The two former council members in Chandler's runoff election for the City Council are planning different paths in their quest to regain their old post.
Donna Wallace is criticizing city spending, especially the new City Hall and Arizona Avenue improvements.
Kevin Hartke wants to avoid bashing the city and focus instead on offering solutions.
Yet both candidates will tout their experience, ranging from Wallace's previous eight years on the council to Hartke's year-long appointment to fill a vacancy.
The two entered the runoff after Hartke fell about 500 votes short of being elected outright in Tuesday's primary election. Incumbents Trinity Donovan and Jeff Weninger won outright.
The campaign featured claims the city had overspent on projects it doesn't need, or that the improvements could have been done for less or in better economic times.
Hartke said he didn't think many points were helpful to the city, in part because the City Hall and road work will be completed by the time the new candidates take office in January. He said the downtown projects will be considered important in the coming years despite the reservations some have today.
"My strategy will be to do what I've done the whole time, which is to focus on how we can make Chandler better and how I'm qualified to lead us there rather than just say things are wrong," Hartke said.
Hartke, 54, is a minister who was appointed to the council in January 2008 after Martin Sepulveda's military deployment. Hartke later was put in charge of the city's Census effort.
Unlike Hartke, Wallace has remained critical of the City Hall and said the Arizona Avenue project was a waste of money. The funds should have been used instead to widen other roads.
"To me those are two pretty glaring differences in our fiscal decision-making," Wallace said.
Wallace, 56, is co-owner of Doug's Radiator and Muffler, a sales associate at Macy's and served two terms on the board of the Chandler Unified School District.
Hartke got 10,290 votes, compared with Wallace's 9,318 votes.
To get elected outright, a candidate needs half as many votes as those cast for mayor, which in this case was 21,617. Former Mayor Jay Tibshraeny won his former post in an unchallenged race. The official vote tally will change slightly by next week as provisional ballots are tabulated.
Weninger secured the most votes, 12,592. He figures voters supported him because of his voting record.

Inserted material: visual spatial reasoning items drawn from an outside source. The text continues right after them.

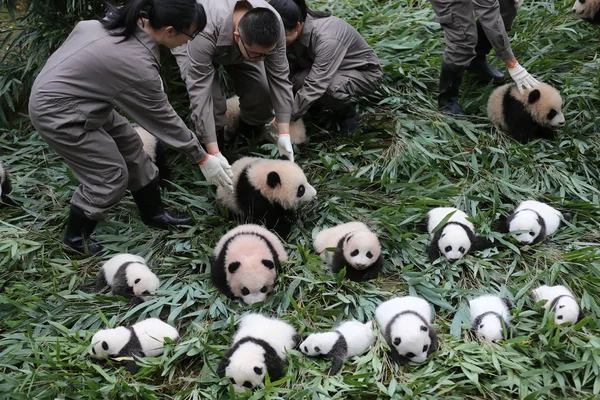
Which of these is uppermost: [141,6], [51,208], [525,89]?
[141,6]

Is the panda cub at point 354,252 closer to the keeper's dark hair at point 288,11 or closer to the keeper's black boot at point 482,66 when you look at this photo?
the keeper's dark hair at point 288,11

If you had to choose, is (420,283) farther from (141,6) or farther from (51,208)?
(51,208)

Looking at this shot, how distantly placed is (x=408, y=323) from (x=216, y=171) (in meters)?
1.65

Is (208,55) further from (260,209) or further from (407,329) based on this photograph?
(407,329)

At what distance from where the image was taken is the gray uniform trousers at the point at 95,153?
371 cm

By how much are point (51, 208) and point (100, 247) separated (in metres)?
0.71

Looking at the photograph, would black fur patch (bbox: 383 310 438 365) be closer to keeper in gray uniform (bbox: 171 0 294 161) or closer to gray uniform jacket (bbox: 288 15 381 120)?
keeper in gray uniform (bbox: 171 0 294 161)

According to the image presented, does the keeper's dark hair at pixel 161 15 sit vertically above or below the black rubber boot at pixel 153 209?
above

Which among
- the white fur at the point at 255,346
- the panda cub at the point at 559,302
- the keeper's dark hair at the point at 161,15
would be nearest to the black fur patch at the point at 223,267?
the white fur at the point at 255,346

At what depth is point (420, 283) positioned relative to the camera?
391cm

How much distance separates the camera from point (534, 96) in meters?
5.12

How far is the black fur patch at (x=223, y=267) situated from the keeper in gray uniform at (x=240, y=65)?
30.3 inches

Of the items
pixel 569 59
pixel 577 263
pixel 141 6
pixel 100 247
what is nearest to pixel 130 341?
pixel 100 247

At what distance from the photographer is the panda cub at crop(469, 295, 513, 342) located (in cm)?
349
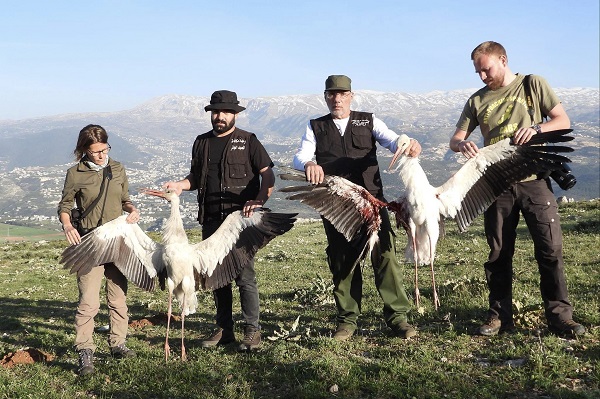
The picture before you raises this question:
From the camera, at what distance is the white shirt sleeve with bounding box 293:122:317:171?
678cm

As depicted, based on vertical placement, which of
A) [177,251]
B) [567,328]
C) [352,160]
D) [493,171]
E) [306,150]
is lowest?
[567,328]

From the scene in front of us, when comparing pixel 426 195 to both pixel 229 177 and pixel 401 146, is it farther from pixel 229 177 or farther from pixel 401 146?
pixel 229 177

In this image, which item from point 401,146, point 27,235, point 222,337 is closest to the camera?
point 401,146

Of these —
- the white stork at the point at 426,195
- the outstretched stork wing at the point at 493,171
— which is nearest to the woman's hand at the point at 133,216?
the white stork at the point at 426,195

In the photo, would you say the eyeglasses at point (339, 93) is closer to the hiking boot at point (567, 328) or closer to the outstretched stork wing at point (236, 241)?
the outstretched stork wing at point (236, 241)

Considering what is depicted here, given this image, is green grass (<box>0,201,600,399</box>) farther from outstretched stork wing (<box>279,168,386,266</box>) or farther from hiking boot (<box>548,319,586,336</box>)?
outstretched stork wing (<box>279,168,386,266</box>)

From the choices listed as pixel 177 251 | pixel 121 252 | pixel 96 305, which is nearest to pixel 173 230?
pixel 177 251

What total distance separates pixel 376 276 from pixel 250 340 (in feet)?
6.51

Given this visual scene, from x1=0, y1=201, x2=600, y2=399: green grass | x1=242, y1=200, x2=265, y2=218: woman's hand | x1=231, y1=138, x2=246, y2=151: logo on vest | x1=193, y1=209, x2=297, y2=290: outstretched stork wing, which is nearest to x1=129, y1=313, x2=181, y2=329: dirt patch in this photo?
x1=0, y1=201, x2=600, y2=399: green grass

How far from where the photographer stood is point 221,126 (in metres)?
6.97

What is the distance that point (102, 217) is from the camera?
6.83 meters

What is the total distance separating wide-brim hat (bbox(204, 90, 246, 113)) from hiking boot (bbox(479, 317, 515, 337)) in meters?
4.39

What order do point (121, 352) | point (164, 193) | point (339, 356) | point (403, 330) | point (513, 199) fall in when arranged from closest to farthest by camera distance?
point (339, 356) < point (513, 199) < point (403, 330) < point (121, 352) < point (164, 193)

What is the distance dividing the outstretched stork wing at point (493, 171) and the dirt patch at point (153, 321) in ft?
17.3
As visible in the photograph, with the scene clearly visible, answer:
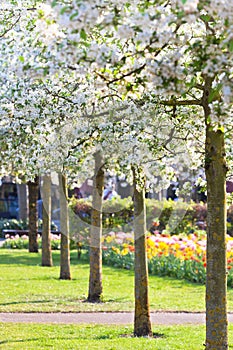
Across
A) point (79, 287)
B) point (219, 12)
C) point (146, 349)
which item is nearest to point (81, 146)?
point (146, 349)

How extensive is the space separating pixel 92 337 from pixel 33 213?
13.3 meters

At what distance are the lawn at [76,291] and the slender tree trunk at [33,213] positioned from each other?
2749mm

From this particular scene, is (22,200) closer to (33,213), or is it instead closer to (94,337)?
(33,213)

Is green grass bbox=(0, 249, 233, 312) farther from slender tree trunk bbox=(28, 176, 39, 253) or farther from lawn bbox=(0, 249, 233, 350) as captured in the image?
slender tree trunk bbox=(28, 176, 39, 253)

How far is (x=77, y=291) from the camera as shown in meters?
13.9

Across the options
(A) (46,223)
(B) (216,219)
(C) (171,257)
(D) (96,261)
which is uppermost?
(B) (216,219)

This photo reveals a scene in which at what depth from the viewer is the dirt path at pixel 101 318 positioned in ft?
33.8

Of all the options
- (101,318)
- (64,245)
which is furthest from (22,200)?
(101,318)

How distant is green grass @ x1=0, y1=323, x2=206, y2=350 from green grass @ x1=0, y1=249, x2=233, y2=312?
1890 millimetres

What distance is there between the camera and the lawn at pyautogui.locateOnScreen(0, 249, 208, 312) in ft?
38.8

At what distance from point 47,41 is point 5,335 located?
18.1ft

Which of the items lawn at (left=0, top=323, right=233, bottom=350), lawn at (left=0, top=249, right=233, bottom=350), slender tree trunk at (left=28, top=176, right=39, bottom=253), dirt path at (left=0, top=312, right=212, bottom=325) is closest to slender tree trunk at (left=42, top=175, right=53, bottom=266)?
lawn at (left=0, top=249, right=233, bottom=350)

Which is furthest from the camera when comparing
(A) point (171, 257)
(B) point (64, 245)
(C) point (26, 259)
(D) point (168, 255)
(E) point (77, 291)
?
(C) point (26, 259)

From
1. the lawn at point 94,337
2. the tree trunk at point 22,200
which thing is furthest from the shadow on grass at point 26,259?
the lawn at point 94,337
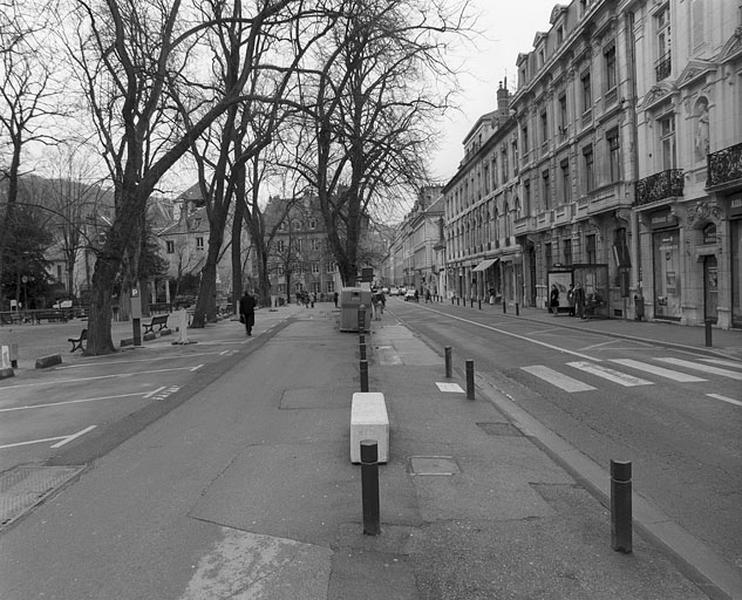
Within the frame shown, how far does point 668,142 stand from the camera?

"I think my message has mainly been fiscal responsibility, taking care of our core services - the core responsibility of the local government - and getting out of the way of the private sector," said Weninger, a restaurant owner.
Donovan nabbed 11,870 votes, attributing her strong showing at the polls to having a grassroots campaign.
"I stood at a poll all day today and I heard a lot of good feedback and they appreciated my being on the council, my community-mindedness," Donovan said.
Insurance agency owner Scott Taylor came in fifth place with 8,692 votes. Retired policeman Terry Roe got 5,222 votes.
Roe spent only $3,400 or so, the least of any candidate. He said he was proud of his showing despite not having enough money to do a mailing, which every other candidate had funds for. Roe was perhaps the most critical of city spending and said the message resonated with many voters he spoke with.
"I guess I hoped the tea party stuff was just a piece of America waking up to the realization that they need to get involved and be part of our country, part of our government," Roe said. "In the big races, not necessarily in Arizona, they've played a little bit of a role. (But) I think a lot of people stayed home."
Tibshraeny said the city's finances will be the new council's top challenge. To him, the election shows residents can support candidates who hold opposing views.
"Chandler voters are good about that, picking their candidates and even though they may look at things a little differently on the council, I think the citizens look for people who are performing, and performing well for them," Tibshraeny said. "I think they did that looking at the two incumbents even though they are very different than each other."